Brewers in August: Lucky or Genuinely Good?




Even if the run is finally coming to an end, August was one heck of a month for the Milwaukee Brewers.  To briefly recap, the club won 21 of 28 games, tacked 5 onto their division lead, and made the cover of Sports Illustrated, though the jury is still out on the merits of the latter.

Now that the team has cooled off as the calendar has turned, it seems like a good time to try and figure out what exactly happened over the past month, looking at some of the individual performances and good fortune that led to what will probably be known as a month to remember.

What was amazing about last month from a statistical perspective was that the Brewers were not only winning 75% of their games, but were scoring and allowing runs at a pace consistent with such a high win total. Luck was certainly a factor in the tear, but it didn’t show up in the form of a lot of cheap wins.  The Brewers scored 4.92 runs per game over the course of the month and allowed 3.5, good for a 20-8 pythagorean record — only one short of their actual total.

Also, despite an 8-3 record in 1 and 2 run games, the team won nearly as many games (7) by at least 5 runs. For a team to pull this kind of streak off, they have to hit, pitch, and field at a very high (and probably unsustainable) level. Today, we’ll look at the players that contributed the most in each department, and whether or not we can expect production even close to that of the last month going forward.

Starting on offense, it’s worth noting that not every bat in the lineup was healthy or productive. Nyjer Morgan, Yuniesky Betancourt, and Jonathon Lucroy were all worse than their normal selves over the course of a month in which Rickie Weeks and Carlos Gomez didn’t play a game, but were all picked up by some incredible stretches by their teammates. Ryan Braun (.369/.436/.621) and Corey Hart (.321/.385/.594) flat out mashed, while Prince Fielder (.284/.387/.490) and Casey McGehee (.260/.324/.480) proved solid in concert with small-sample magic by Mark Kotsay and George Kottaras.
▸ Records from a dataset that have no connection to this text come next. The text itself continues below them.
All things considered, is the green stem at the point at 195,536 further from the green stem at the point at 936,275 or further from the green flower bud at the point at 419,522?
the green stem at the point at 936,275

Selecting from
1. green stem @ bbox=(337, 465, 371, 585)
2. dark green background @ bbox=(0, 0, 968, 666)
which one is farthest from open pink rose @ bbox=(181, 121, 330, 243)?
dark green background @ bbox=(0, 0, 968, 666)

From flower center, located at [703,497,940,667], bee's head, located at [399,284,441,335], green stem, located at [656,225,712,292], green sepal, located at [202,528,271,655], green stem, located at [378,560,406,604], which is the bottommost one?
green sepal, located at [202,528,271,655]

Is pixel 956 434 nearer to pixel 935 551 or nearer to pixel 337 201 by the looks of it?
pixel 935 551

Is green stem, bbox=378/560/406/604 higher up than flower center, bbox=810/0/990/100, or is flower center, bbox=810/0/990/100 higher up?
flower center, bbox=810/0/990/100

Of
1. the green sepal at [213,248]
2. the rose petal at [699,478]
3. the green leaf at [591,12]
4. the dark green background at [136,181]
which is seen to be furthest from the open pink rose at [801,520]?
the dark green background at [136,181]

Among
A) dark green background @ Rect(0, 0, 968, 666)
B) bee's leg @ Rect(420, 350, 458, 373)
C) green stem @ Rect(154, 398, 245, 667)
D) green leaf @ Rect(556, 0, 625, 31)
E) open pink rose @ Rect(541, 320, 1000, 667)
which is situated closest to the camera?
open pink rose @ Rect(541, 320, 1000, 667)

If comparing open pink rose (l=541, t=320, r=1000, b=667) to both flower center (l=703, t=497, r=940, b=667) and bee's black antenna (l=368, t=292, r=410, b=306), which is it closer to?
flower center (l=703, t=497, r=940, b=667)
But, as you can imagine, a lot of the offensive success isn’t really sustainable under any circumstances.  Braun certainly won’t hit .410 on balls in play this month, and don’t hold your breath in anticipation of Hart continuing to put nearly a quarter of his fly balls over the fence, just like the team as a whole won’t average five runs per game for the rest of the year, as all the guys listed in the last sentence will cool off eventually. However, that’s not a big deal right now, as the Crew’s offense will still be above average even if they regress, and in order to blow the lead the Brewers amassed while on their tear, they would pretty much have to get shut out for the next 20 games in a row.
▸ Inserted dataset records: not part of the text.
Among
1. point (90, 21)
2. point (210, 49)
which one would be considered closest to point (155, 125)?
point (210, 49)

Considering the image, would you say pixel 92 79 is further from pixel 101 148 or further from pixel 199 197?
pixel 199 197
It’s basically the same story on the other side of the ball, though the difficulties in differentiating between good pitching and good fielding. The Brewers were significantly better than usual at both in August, and by looking at the numbers, you can see the ways in which the performances are intertwined. Shaun Marcum posted a 2.95 ERA in 39 August innings, thanks in large part to the fact that the guys behind him converted 74% of the balls hitters put into play against him into outs.  On the other hand, you could also say (if you believe in such things) that by making hitters put the ball in play (only 4.7 K/9 and 2.5 BB/9), Marcum forced weak contact and kept fielders on their toes.

Chris Narveson (3.09 ERA) made his presence known with two solid starts, and Marco Estrada provided three in his absence. Yovani Gallardo was dealing and posting peripheral statistics to match, while Randy Wolf would have ended up with deceptively shiny numbers had he not gotten pounded on the month’s final day. Add in defense-supported late-inning dominance by John Axford, K-Rod, and Takashi Saito, and you have a team that was clicking on all cylinders.

Of course, the big question is just how far above the team’s true talent level all of this was. That is very hard to answer until the season is over, but let me close by saying this: The Brewers aren’t a 21-7 team now any more than they were a 14-20 team in May. Teams get hot and teams get cold, but it’s important to look at these as small samples that should be looked at within the context of a whole season, not as the absolute truth about a team. Just imagine if you had only seen, say, the first month the 2007 Brewers played or the last month the 2008 Brewers limped through. When put in the proper context, it becomes rather obvious that some regression is inevitable, but thanks to the games won during the stretch, it won’t really matter.